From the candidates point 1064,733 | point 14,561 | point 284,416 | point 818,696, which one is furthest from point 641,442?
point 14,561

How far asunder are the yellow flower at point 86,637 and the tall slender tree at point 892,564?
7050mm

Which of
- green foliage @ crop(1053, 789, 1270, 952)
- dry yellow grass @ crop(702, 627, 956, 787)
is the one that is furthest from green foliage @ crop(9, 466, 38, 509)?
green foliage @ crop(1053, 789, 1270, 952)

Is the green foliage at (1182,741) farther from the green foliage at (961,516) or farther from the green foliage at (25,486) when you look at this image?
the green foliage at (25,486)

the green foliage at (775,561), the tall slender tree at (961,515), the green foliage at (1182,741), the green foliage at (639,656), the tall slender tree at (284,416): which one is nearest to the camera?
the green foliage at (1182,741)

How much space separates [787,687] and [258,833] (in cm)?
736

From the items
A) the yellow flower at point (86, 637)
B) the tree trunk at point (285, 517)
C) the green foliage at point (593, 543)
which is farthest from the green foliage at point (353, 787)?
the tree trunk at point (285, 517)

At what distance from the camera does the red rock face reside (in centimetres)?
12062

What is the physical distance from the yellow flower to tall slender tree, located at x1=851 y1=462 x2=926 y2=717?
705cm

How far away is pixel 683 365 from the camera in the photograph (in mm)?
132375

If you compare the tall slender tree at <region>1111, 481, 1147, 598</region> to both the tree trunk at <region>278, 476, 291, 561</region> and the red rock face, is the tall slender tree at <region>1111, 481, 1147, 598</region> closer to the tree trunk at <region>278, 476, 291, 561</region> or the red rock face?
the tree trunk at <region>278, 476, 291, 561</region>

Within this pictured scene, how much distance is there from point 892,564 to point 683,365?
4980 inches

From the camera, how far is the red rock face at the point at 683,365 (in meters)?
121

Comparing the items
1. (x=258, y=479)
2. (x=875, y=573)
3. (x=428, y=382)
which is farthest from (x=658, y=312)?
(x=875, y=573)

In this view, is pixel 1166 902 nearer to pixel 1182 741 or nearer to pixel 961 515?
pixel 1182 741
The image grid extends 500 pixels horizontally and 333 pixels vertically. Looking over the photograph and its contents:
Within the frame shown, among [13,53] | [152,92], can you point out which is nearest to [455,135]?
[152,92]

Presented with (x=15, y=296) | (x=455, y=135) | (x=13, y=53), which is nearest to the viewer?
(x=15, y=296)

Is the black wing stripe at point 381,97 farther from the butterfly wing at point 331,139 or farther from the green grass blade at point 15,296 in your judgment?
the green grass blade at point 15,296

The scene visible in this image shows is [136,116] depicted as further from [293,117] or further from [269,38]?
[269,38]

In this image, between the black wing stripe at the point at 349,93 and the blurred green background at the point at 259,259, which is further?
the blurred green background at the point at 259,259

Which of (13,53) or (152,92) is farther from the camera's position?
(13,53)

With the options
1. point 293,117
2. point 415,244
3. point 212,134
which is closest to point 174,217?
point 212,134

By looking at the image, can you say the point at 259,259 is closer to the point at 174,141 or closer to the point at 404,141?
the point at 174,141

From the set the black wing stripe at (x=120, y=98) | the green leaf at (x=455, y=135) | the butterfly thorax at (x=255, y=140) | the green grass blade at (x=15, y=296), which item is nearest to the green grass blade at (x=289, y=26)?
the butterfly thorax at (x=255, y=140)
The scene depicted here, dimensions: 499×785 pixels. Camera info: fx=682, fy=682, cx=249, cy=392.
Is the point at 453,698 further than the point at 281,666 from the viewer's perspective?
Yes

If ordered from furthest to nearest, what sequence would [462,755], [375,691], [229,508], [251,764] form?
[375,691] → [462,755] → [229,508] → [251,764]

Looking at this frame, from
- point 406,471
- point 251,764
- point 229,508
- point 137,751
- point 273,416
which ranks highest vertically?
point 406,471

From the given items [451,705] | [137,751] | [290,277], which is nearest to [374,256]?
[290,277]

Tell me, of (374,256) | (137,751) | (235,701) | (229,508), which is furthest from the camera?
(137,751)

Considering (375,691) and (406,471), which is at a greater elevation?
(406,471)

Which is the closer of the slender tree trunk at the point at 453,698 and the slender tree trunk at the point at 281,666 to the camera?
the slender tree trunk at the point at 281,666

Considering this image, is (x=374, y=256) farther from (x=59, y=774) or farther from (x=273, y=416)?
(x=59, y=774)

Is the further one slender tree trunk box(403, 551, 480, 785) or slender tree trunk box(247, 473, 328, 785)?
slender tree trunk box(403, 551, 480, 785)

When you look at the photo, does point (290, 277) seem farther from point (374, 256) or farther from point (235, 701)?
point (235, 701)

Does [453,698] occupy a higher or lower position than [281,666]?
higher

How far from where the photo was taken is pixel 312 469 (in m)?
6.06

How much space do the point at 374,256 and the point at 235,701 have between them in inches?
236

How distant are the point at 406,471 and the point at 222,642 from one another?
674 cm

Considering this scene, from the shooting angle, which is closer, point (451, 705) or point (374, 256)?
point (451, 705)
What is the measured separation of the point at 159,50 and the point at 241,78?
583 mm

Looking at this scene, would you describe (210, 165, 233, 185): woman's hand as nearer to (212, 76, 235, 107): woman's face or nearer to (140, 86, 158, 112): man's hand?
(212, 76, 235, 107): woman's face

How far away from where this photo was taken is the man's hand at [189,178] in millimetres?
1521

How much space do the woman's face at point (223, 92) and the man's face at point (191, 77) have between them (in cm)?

→ Your goal: Reproduce every one of the lines above, word for word and in the same order.

→ Exercise answer:
From the candidates point 1064,733 | point 14,561 | point 284,416 | point 818,696, which one is furthest from point 641,442?
point 14,561

How far asunder are the yellow flower at point 86,637 and the tall slender tree at point 892,564?
7050mm

Which of
- green foliage @ crop(1053, 789, 1270, 952)
- dry yellow grass @ crop(702, 627, 956, 787)
is the one that is furthest from green foliage @ crop(9, 466, 38, 509)?
green foliage @ crop(1053, 789, 1270, 952)

Is the green foliage at (1182,741) farther from the green foliage at (961,516) or farther from the green foliage at (25,486) when you look at this image?
the green foliage at (25,486)

the green foliage at (775,561), the tall slender tree at (961,515), the green foliage at (1182,741), the green foliage at (639,656), the tall slender tree at (284,416): which one is nearest to the camera?
the green foliage at (1182,741)

How much space separates [787,687] and [258,833] (in cm)?
736

From the items
A) the yellow flower at point (86, 637)
B) the tree trunk at point (285, 517)
C) the green foliage at point (593, 543)
which is farthest from the green foliage at point (353, 787)?
the tree trunk at point (285, 517)

At what distance from the camera does the red rock face reside (in centimetres)?
12062

What is the physical distance from the yellow flower to tall slender tree, located at x1=851 y1=462 x2=926 y2=717?
705cm

How far away is pixel 683 365 from the camera in the photograph (in mm)?
132375

If you compare the tall slender tree at <region>1111, 481, 1147, 598</region> to both the tree trunk at <region>278, 476, 291, 561</region> and the red rock face, is the tall slender tree at <region>1111, 481, 1147, 598</region> closer to the tree trunk at <region>278, 476, 291, 561</region> or the red rock face?
the tree trunk at <region>278, 476, 291, 561</region>

Within this pictured scene, how much distance is there from point 892,564 to point 683,365?
4980 inches

From the camera, how far is the red rock face at the point at 683,365 (in meters)?
121

Comparing the items
1. (x=258, y=479)
2. (x=875, y=573)
3. (x=428, y=382)
which is farthest from (x=658, y=312)?
(x=875, y=573)

In this view, is pixel 1166 902 nearer to pixel 1182 741 or nearer to pixel 961 515?
pixel 1182 741
The image grid extends 500 pixels horizontally and 333 pixels vertically. Looking over the photograph and its contents:
Within the frame shown, among [13,53] | [152,92], can you point out which is nearest to [455,135]?
[152,92]

Presented with (x=15, y=296) | (x=455, y=135) | (x=13, y=53), which is nearest to the viewer?
(x=15, y=296)

Is the black wing stripe at point 381,97 farther from the butterfly wing at point 331,139 or farther from the green grass blade at point 15,296 in your judgment?
the green grass blade at point 15,296

The scene visible in this image shows is [136,116] depicted as further from [293,117] or further from [269,38]?
[269,38]

In this image, between the black wing stripe at the point at 349,93 and the blurred green background at the point at 259,259, which is further?
the blurred green background at the point at 259,259

Which of (13,53) or (152,92) is farther from the camera's position?
(13,53)

With the options
1. point 293,117
2. point 415,244
3. point 212,134
which is closest to point 174,217?
point 212,134

By looking at the image, can you say the point at 259,259 is closer to the point at 174,141 or closer to the point at 404,141?
the point at 174,141

From the set the black wing stripe at (x=120, y=98) | the green leaf at (x=455, y=135) | the butterfly thorax at (x=255, y=140) | the green grass blade at (x=15, y=296), which item is nearest to the green grass blade at (x=289, y=26)?
the butterfly thorax at (x=255, y=140)
The scene depicted here, dimensions: 499×785 pixels. Camera info: fx=682, fy=682, cx=249, cy=392.
Is the point at 453,698 further than the point at 281,666 from the viewer's perspective?
Yes

If ordered from furthest to nearest, what sequence would [462,755], [375,691], [229,508], [251,764] form?
[375,691] → [462,755] → [229,508] → [251,764]

Looking at this frame, from
- point 406,471
- point 251,764
- point 229,508
- point 137,751
- point 273,416
which ranks highest vertically?
point 406,471

From the given items [451,705] | [137,751] | [290,277], which is nearest to [374,256]?
[290,277]

Tell me, of (374,256) | (137,751) | (235,701) | (229,508), which is furthest from the camera?
(137,751)

Considering (375,691) and (406,471), which is at a greater elevation?
(406,471)

Which is the closer of the slender tree trunk at the point at 453,698 and the slender tree trunk at the point at 281,666 to the camera?
the slender tree trunk at the point at 281,666

Considering this image, is (x=374, y=256) farther from (x=59, y=774) or farther from (x=273, y=416)?
(x=59, y=774)

Is the further one slender tree trunk box(403, 551, 480, 785) or slender tree trunk box(247, 473, 328, 785)?
slender tree trunk box(403, 551, 480, 785)

When you look at the photo, does point (290, 277) seem farther from point (374, 256) or farther from point (235, 701)?
point (235, 701)

Does [453,698] occupy a higher or lower position than [281,666]?
higher

How far from where the photo was taken is pixel 312 469 (in m)?
6.06

How much space do the point at 374,256 and the point at 235,701 have between them in inches?
236

How distant are the point at 406,471 and the point at 222,642 from one another?
674 cm

Considering this scene, from the shooting angle, which is closer, point (451, 705) or point (374, 256)?
point (451, 705)
What is the measured separation of the point at 159,50 and the point at 241,78?
583 mm

Looking at this scene, would you describe (210, 165, 233, 185): woman's hand as nearer to (212, 76, 235, 107): woman's face or nearer to (140, 86, 158, 112): man's hand?
(212, 76, 235, 107): woman's face

How far away from where this photo was taken is the man's hand at [189,178] in millimetres?
1521

How much space do the woman's face at point (223, 92) and the man's face at point (191, 77) have between them (in cm)?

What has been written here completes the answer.